Smirnova Evgeniya V, Barsova Ekaterina V, Varlamov Dmitriy A, Kramarov Vladimir M, Blagodatskikh Konstantin A, Ignatov Konstantin B
Shemyakin-Ovchinnikov Institute of Bioorganic Chemistry, Russian Academy of Sciences, 117997 Moscow, Russia.
Institute of Translational Medicine, Pirogov Russian National Research Medical University, 117513 Moscow, Russia.
Biomolecules. 2025 Sep 12;15(9):1313. doi: 10.3390/biom15091313.

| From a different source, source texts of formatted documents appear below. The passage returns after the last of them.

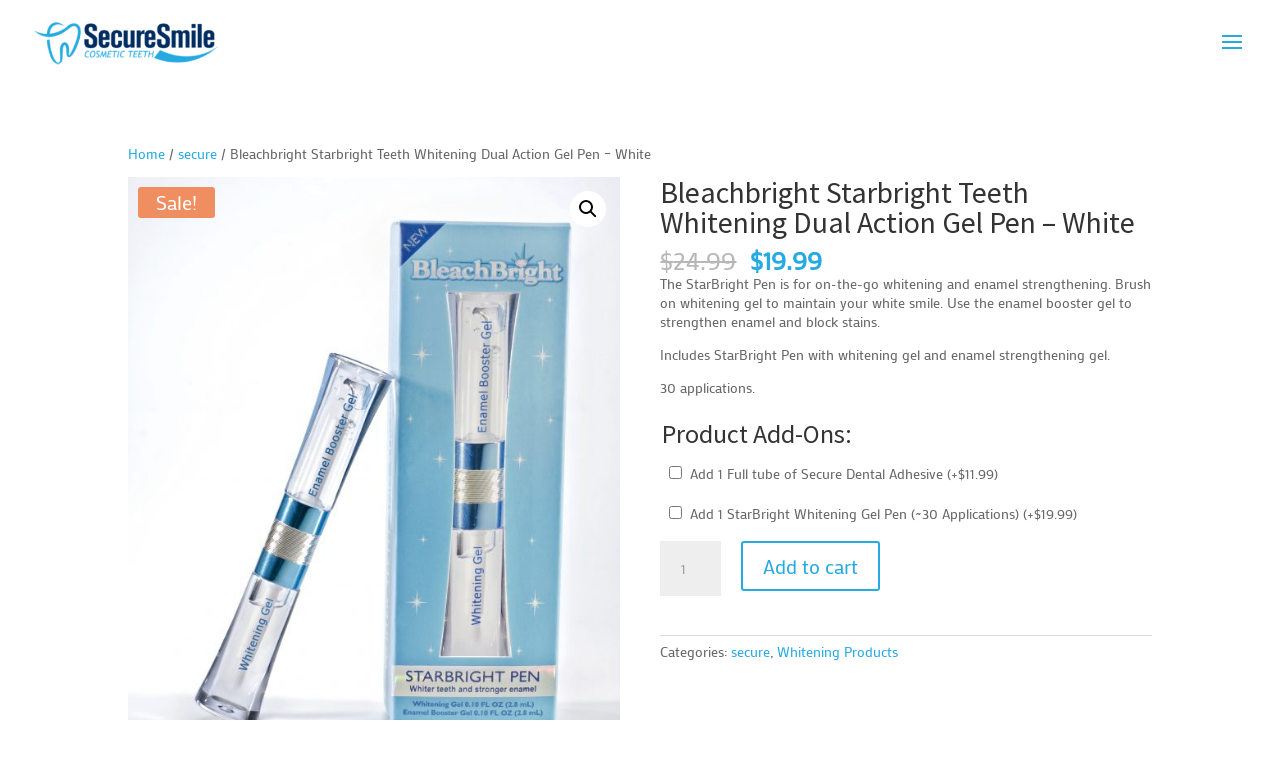

--- FILE ---
content_type: text/css
request_url: https://securesmileteeth.com/wp-content/uploads/hurrytimer/css/2ba28ee47014e610.css?ver=6.9
body_size: 996
content:
[class~=hurrytimer-campaign] {
  line-height: normal;
  text-align: center;
  padding: 10px 0;
}
[class~=hurrytimer-campaign] * {
  line-height: normal;
}

.hurryt-loading {
  display: none !important;
}

.hurrytimer-timer {
  display: flex;
  align-items: baseline;
  justify-content: center;
  flex-wrap: wrap;
}

.hurrytimer-timer-digit {
  font-feature-settings: "tnum";
  font-variant-numeric: tabular-nums;
}

.hurrytimer-headline {
  color: #333;
  display: block;
  margin: 5px auto;
  overflow: hidden;
}

.hurrytimer-timer-block {
  position: relative;
  display: flex;
  margin-right: 5px;
  flex-direction: column;
  align-items: center;
  justify-content: center;
  box-sizing: content-box;
  margin-bottom: 10px;
  margin-left: 5px;
}
.hurrytimer-timer-block:last-child {
  margin-right: 0;
}
.hurrytimer-timer-block:first-child {
  margin-left: 0;
}

.hurrytimer-sticky {
  margin: auto !important;
  width: 100%;
  background: #fff;
  left: 0;
  right: 0;
  z-index: 9999;
  position: fixed;
  box-shadow: 1px 1px 2px rgba(0, 0, 0, 0.05);
}
.hurrytimer-sticky.is-off {
  position: relative;
  z-index: 0;
}

.admin-bar:not(.wp-admin) .hurrytimer-sticky {
  z-index: 999999;
}

.hurrytimer-sticky-inner {
  max-width: 1200px;
  margin: auto;
  text-align: center;
  padding-left: 5px;
  padding-right: 5px;
}

.hurrytimer-button {
  display: inline-block;
  text-decoration: none;
  outline: none;
}

.hurrytimer-sticky-close {
  right: 10px;
  position: absolute;
  transform: translateY(-50%);
  top: 50%;
  background: none;
  border: none;
  padding: 0;
  margin: 0;
  width: 13px;
  height: 13px;
  cursor: pointer;
  display: flex;
}
.hurrytimer-sticky-close svg {
  fill: #333;
  width: 100%;
  height: 100%;
}
.hurrytimer-sticky-close:hover {
  opacity: 1;
  background: none;
}
.hurrytimer-campaign-838{
    text-align: center;
    display: block;
}

.hurrytimer-campaign-838 .hurrytimer-timer-digit,
.hurrytimer-campaign-838 .hurrytimer-timer-sep{
    color: #11c7d4;
    display: block;
    font-size: 32px;
}

.hurrytimer-campaign-838 .hurrytimer-timer{
justify-content:center}.hurrytimer-campaign-838 .hurrytimer-timer-label{
    font-size: 12px;
    color: #000000;
    text-transform: uppercase;
    display: block;
}



.hurrytimer-campaign-838 .hurrytimer-timer-block{
    border: 0px solid #81ef4a;
    border-radius: 44px;
    background-color: #f7f7f7;
    padding: 0px;
    margin-left: 9px;
    margin-right: 9px;
        width: 76px;
    height: 76px;
        }
.hurrytimer-campaign-838 .hurrytimer-timer-block:last-child{
    margin-right: 0;
}
.hurrytimer-campaign-838 .hurrytimer-timer-block:first-child{
    margin-left: 0;
}



.hurrytimer-campaign-838 .hurrytimer-headline{
    font-size: 36px;
    color: #f12c2c;
    margin-bottom: 5px;

}

.hurrytimer-campaign-838 .hurrytimer-button-wrap{
    margin-top: 5px;

}
.hurrytimer-campaign-838 .hurrytimer-button{
    font-size: 15px;
    color: #ffffff;
    background-color: #000000;
    border-radius: 3px;
    padding: 10px 15px;
}

@media(max-width:425px) {
.hurrytimer-campaign-838 .hurrytimer-button-wrap,
.hurrytimer-campaign-838 .hurrytimer-headline
{
    margin-left: 0;
    margin-right: 0;
}
}
.hurrytimer-timer-digit {font-family: times new roman;}

--- FILE ---
content_type: text/plain
request_url: https://www.google-analytics.com/j/collect?v=1&_v=j102&a=114285131&t=pageview&_s=1&dl=https%3A%2F%2Fsecuresmileteeth.com%2Fproduct%2Fbleachbright-starbright-teeth-whitening-dual-action-gel-pen-white%2F&ul=en-us%40posix&dt=Bleachbright%20Starbright%20Teeth%20Whitening%20Dual%20Action%20Gel%20Pen%20%E2%80%93%20White%20%7C%20Secure%20Smile%20Teeth&sr=1280x720&vp=1280x720&_u=YEBAAEABAAAAACAAI~&jid=2128511526&gjid=1816630824&cid=1279509451.1769025902&tid=UA-7298814-4&_gid=1878001974.1769025902&_r=1&_slc=1&gtm=45He61k1n81W5K4HZLza200&gcd=13l3l3l3l1l1&dma=0&tag_exp=103116026~103200004~104527907~104528501~104684208~104684211~105391252~115938465~115938468~116185181~116185182~116988316~117025847~117041588~117171315&z=417248591
body_size: -452
content:
2,cG-9CBC9Y5534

Nucleic acid amplification methods are widely used in science, medicine and forensics for molecular biological assays and for the detection of genetic material. The newly developed strand displacement chain reaction (SDCR) method is a hybrid amplification technique based on polymerase chain reaction (PCR) and isothermal nucleic acid amplification. Here, we compared conventional PCR, the "gold standard" for molecular diagnostic assays, with the SDCR method by performing real-time amplification assays using human, bacterial and viral genetic materials. In the assays, SDCR demonstrated very high sensitivity and amplification efficiency. We found that the SDCR method provided an amplification factor above three, which noticeably outperformed that of PCR amplification and enabled a marked reduction in the number of cycles in comparison with PCR. Therefore, the new hybrid amplification technique could be extremely useful for the detection of genetic material and the development of new diagnostic kits.

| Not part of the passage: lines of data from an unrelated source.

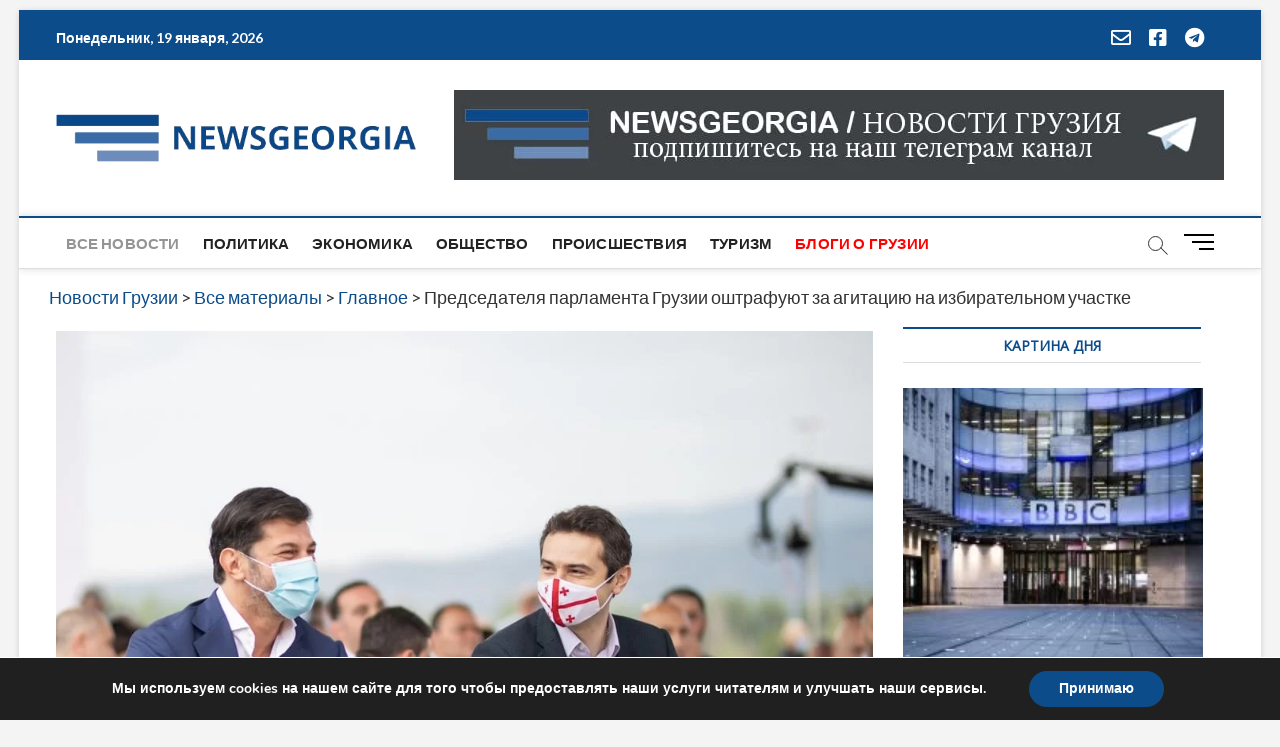

--- FILE ---
content_type: text/html; charset=utf-8
request_url: https://www.google.com/recaptcha/api2/aframe
body_size: 266
content:
<!DOCTYPE HTML><html><head><meta http-equiv="content-type" content="text/html; charset=UTF-8"></head><body><script nonce="LKPbBZattaDcleIQkzOD3g">/** Anti-fraud and anti-abuse applications only. See google.com/recaptcha */ try{var clients={'sodar':'https://pagead2.googlesyndication.com/pagead/sodar?'};window.addEventListener("message",function(a){try{if(a.source===window.parent){var b=JSON.parse(a.data);var c=clients[b['id']];if(c){var d=document.createElement('img');d.src=c+b['params']+'&rc='+(localStorage.getItem("rc::a")?sessionStorage.getItem("rc::b"):"");window.document.body.appendChild(d);sessionStorage.setItem("rc::e",parseInt(sessionStorage.getItem("rc::e")||0)+1);localStorage.setItem("rc::h",'1768787184077');}}}catch(b){}});window.parent.postMessage("_grecaptcha_ready", "*");}catch(b){}</script></body></html>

核酸扩增方法广泛应用于科学、医学和法医学领域,用于分子生物学检测和遗传物质的检测。新开发的链置换链式反应(SDCR)方法是一种基于聚合酶链式反应(PCR)和等温核酸扩增的杂交扩增技术。在此,我们通过使用人类、细菌和病毒遗传物质进行实时扩增检测,将分子诊断检测的“金标准”——传统PCR与SDCR方法进行了比较。在检测中,SDCR显示出非常高的灵敏度和扩增效率。我们发现,SDCR方法提供了超过三倍的扩增倍数,明显优于PCR扩增,并且与PCR相比能够显著减少循环次数。因此,这种新的杂交扩增技术对于遗传物质的检测和新型诊断试剂盒的开发可能极其有用。